Coniston is a village just east of the city that has now been amalgamated into Greater Sudbury, a region five times bigger than Metro Toronto. It’s here where the conservation began, but also where miners began smelting ore to extract minerals in 1913.
Hundreds of men were hired to push wheelbarrows full of ore, taken from deep in the earth to be dumped on top of stacks of white pine. The stacks of pine were set on fire and burned for three months to draw the sulphur out of the ore, which was then sent through crushing machines to extract nickel, copper, and other minerals.
The clouds of sulphur from the roasting beds smothered the area, killing off all vegetation and poisoning nearby lakes. Millions of white pine trees were harvested to build the roasting pits and support frames in the various mines in the Sudbury basin, reducing forested regions until they all but disappeared.

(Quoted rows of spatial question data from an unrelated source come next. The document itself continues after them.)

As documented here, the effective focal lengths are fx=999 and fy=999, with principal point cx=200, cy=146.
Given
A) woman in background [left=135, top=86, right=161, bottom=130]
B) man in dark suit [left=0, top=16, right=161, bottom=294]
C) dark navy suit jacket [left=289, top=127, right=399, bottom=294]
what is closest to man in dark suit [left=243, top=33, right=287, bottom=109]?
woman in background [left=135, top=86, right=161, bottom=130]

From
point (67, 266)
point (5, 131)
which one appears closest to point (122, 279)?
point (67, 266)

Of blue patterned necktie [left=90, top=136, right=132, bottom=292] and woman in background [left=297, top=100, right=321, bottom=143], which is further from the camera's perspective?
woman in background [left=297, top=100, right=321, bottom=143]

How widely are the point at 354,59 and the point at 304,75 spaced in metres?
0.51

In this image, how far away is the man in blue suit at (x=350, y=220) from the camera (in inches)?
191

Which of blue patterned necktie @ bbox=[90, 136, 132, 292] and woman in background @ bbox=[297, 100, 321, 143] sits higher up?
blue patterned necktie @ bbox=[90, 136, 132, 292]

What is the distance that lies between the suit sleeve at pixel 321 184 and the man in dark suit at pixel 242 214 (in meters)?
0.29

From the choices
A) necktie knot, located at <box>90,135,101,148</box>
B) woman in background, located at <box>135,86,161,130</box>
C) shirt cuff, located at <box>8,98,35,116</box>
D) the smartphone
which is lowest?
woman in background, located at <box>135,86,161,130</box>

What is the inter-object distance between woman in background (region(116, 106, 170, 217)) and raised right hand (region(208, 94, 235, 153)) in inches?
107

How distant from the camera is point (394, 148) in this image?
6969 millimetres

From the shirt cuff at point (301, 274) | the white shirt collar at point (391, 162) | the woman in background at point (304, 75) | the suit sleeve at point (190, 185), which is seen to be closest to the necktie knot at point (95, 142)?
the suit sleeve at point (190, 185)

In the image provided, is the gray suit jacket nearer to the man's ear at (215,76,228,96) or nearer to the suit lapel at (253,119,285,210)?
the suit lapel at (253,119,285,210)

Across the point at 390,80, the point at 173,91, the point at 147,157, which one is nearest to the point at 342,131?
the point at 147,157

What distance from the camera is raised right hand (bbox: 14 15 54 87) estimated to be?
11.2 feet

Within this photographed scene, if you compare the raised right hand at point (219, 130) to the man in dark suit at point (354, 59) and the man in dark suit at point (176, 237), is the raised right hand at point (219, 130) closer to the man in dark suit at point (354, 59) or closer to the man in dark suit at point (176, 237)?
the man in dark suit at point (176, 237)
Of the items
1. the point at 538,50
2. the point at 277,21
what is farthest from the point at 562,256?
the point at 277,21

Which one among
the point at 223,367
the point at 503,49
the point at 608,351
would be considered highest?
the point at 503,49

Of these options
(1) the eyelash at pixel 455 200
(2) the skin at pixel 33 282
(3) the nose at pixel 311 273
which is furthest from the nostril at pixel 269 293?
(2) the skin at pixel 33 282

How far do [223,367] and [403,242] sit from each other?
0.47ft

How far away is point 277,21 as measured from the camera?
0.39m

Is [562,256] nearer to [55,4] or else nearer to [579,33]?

Forty years ago, the city decided it had seen enough. The local government started a multi-billion-dollar program to heal from the environmental devastation of the last century and bring green back to Sudbury… and fish, too. But why are the fish such a big deal?
Within the city of Sudbury there are 330 lakes – more than any other city in Canada – and when she visited the city last year, 88-year-old Jane Goodall was thrilled to see plenty of loons plying those lakes after a resurgence of the local population.
Two loons raising one chick will eat more than 1,000 pounds of fish in a year, and for years, Sudbury lakes contained no fish at all. After being poisoned by sulphonic acid, numbers waned as the many fish species either died off or sought cleaner waters, and in result, the Sudbury basin was devoid of loons.
Now the loons are back because the fish are back; because Sudbury’s air, water, and soil are no longer poisoned. It just goes to show how closely our paths are tied to the world around us – in the delicate balance of nature, impact on one species has an effect on the ecology of an entire region.
Over the past 40 years, more than 10 million trees have been planted in the Sudbury basin to undo the deforestation and rejuvenate the local environment. Before new trees are planted and grass seed spread, the black hills are coated with lime to neutralise the sulphur dioxide acid.
But despite the severe impact Sudbury has suffered, there’s a lot we can learn from this complex history.
The Sudbury basin and its world-class mineral deposits was created about 1.8 billion years ago when a meteorite at least 15 kilometres wide collided with the earth. Debris from the collision was found as far away as Minnesota, and tells scientists a great deal about our planet’s history.
Today, there are at least nine active mines in the Sudbury basin and the Creighton Mine is 2.5 kilometres deep and going deeper, with new regulations in place to avoid repeating the mistakes of the past.
The other attraction, Science North, is one of the world’s finest science museums. Guests enter through a stone tunnel carved out of the Canadian Shield – the world’s oldest and toughest rock – designed as a real portal into the world of science and nature unique to Northern Ontario.
It’s here at Science North that Dr. Jane Goodall talks on a huge screen about how the greening of Sudbury gives her hope for mankind, shining a light on the real progress that can be made through concentrated conservation and restoration efforts. The future can be bright, if we all work together.